** PROVIDED PASSAGE **
Begin

Compare this strategic abandonment to the clarity of the 2010 NSS, which warned: “The danger from climate change is real, urgent, and severe.” Or to the 2022 NSS, which declared climate change “the existential challenge of our time. The 2025 NSS is obsessed with energy — but only oil, natural gas, coal, and nuclear. It deploys “Energy Dominance” as if it were a constitutional amendment. It frames oil and gas expansion as a patriotic imperative, a geopolitical cudgel, a means to discipline both allies and adversaries. Europe, in particular, becomes a kind of boogeyman — an object of resentment instead of an ally against autocracy. The document essentially is a warning about what supposedly happens to nations that choose decarbonization without referencing what happens to those that don’t.

The 2025 document rails against “European bureaucrats” who supposedly “crippled” their economies with green policy. It treats climate leadership not as cooperation but surrender. Not as security but weakness. The Pentagon has long warned that climate change is a “threat multiplier.” This isn’t the  jargon of “radical left lunatics’.” Climate disasters strain bases, interrupt training cycles, destroy infrastructure, force humanitarian deployments, and destabilize regions where the United States has vital interests. But the 2025 NSS refuses to include even the most basic, empirically supported DoD assessments. It pretends the past 30 years of climate-security analysis simply never happened.

This is less “strategy” than strategic sabotage.

End

** GOAL OF THE EXERCISE **
Carry on the passage on the 2025 National Security Strategy and climate change, starting after its last sentence. The material that comes next is unrelated to the passage on the 2025 National Security Strategy and climate change.

** INFORMATION SHOWN **
Begin

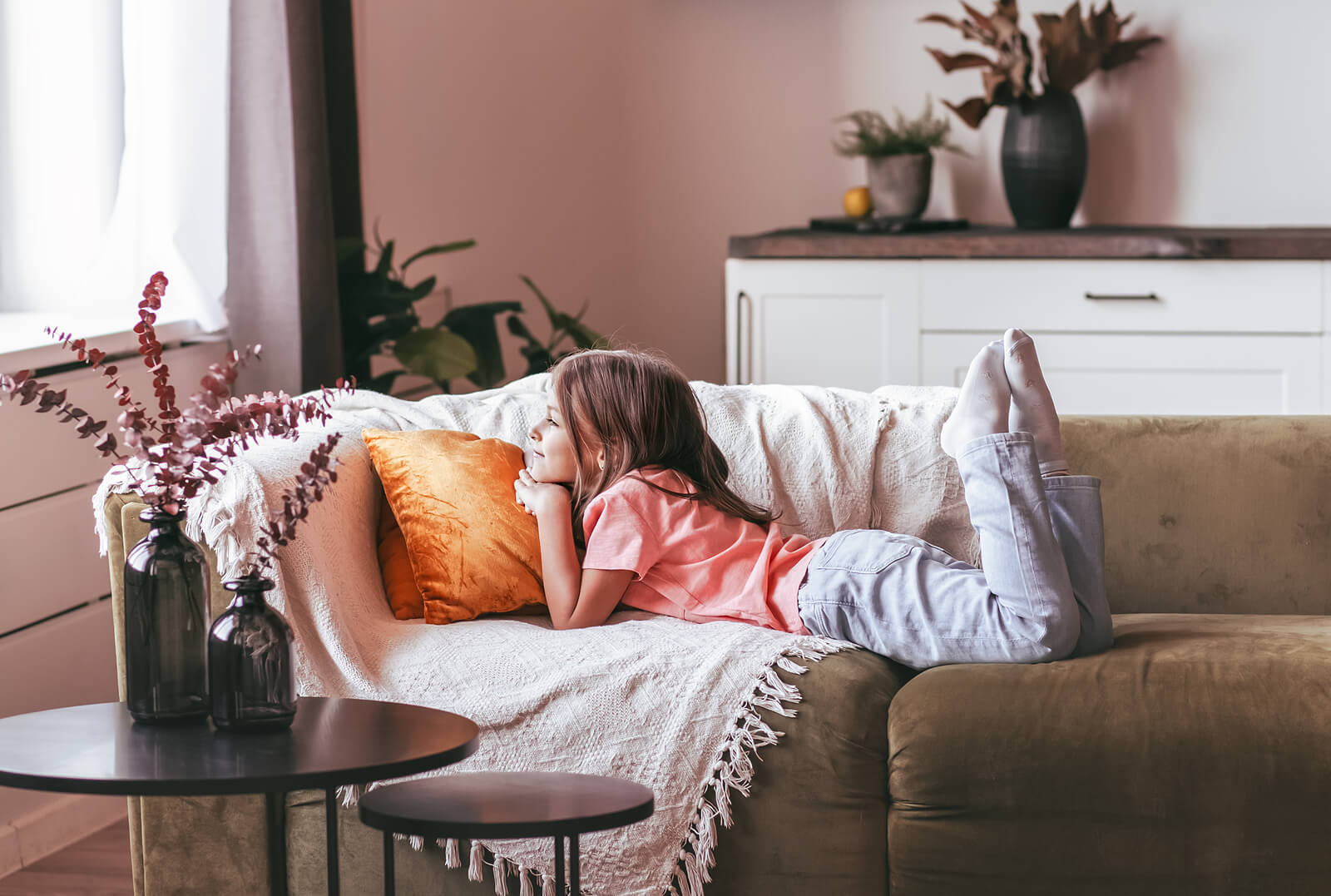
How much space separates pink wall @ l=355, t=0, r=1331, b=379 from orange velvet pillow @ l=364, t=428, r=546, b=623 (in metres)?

End

** REPLY TO THE TASK **
The deepest shame of the 2025 NSS is not its analytical failure but its moral failure. Climate change hits hardest the people with the least political power: frontline Black, brown, Indigenous, and poor communities; global South nations; workers trapped in dying industries; migrants fleeing famine and fire. When the 2025 NSS erases the climate crisis, it erases these people, erases justice for them, erases their future.

A serious NSS rooted in evidence and justice instead of Trump’s grudges and ignorance would:

Restore “climate change” as a core strategic threat, not as some casual insult.

Launch a national mobilization for climate resilience from infrastructure to public health.

Forge alliances around decarbonization, not fossil extraction.

Invest in climate-ready defense systems, including bases hardened against extreme weather.

Address climate migration with dignity and long-term planning.

Center frontline communities to ensure climate security does not add to inequality.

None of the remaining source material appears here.